Ce malaise est également généré par un espèce de harcèlement qui est franchement la seule chose qui me déprime depuis que je suis là. On nous hèle en permanence, « hé les blancs », « hé la blanche ». Je l’entends plusieurs fois, chaque jour. J’entends aussi sur mon passage des bribes de théories « les blancs ci, les blancs ça ». Ca a l’air d’être plutôt drôle. Il paraît que c’est la spécialité d’ici, que ce n’est pas partout comme ça… J’espère qu’en m’éloignant un peu de Yaoundé, on ne me rabâchera plus ce que je sais déjà.
On se fait également solliciter tout le temps, pour tout. On me demande « mes contacts » trois fois par jour : si jamais j’ai envie de « goûter un africain », si jamais je veux tourner dans un film, si jamais je peux aider untel à s’inscrire à l’université en France, si jamais j’ai une petite sœur « disponible »…
Je trouve donc que les rapports humains, dans ce contexte, sont difficiles. François n’est pas tout à fait du même avis, et il a retenu beaucoup plus les rencontres positives (car il y en a heureusement !!).

Je suppose que, par rapport à ça précisément, il faut se détendre, écouter les perroquets sauvages, se réjouir de pouvoir profiter des belles plages de Kribi (à 3 heures de route de Yaoundé), et de connaître mieux les gens qui nous entourent et nous accueillent, bras grands ouverts.

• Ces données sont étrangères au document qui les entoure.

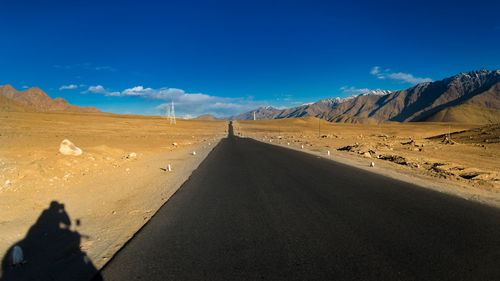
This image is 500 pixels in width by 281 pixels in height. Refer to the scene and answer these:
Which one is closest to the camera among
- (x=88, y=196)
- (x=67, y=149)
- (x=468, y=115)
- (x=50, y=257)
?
(x=50, y=257)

Je prends peu de photos de la vie quotidienne. Je ne me sens pas très à l'aise avec mon appareil. Je le sors pour prendre les paysages, les objets inanimés, mais pas les gens…. Pour ça, je compte sur les professionnels qui viendront nous rendre visite ! (avis à ceux qui se reconnaissent…)

Oh ma biche ! Comme c'est bien écrit ! Tu as sans aucun doute l'art du verbe, on s'y croirait ! Un délice à lire ! Fais-nous plaisir, écris !
RépondreSupprimerAnneso
Mais non mais c'est pas vrai...Je viens d'effacer le massage que j'ai tape si soigneusement, ca me deprime.
RépondreSupprimerJe t'aime. Merci de permettre de mettre des images riches en couleurs sur tes recits du quotidien ma cherie. J'espere que les vexations de la femme blanche en terre noire s'apaiseront avec le temps et que tes relations et collaborations artistiques avec des gens geniaux investis dans le developpement de leur pays fleuriront.
Je suis pour ma part plus dans une phase d'introspection plus que d'echange en ce moment, d'ou le delai un peu long de ma reponse par email. Mais promis, je ne tarde pas. je t'aime de ton mon coeur ma belle Flora. Mille nouveaux horizons et aventures humaines je te souhaite.
Ton Alex.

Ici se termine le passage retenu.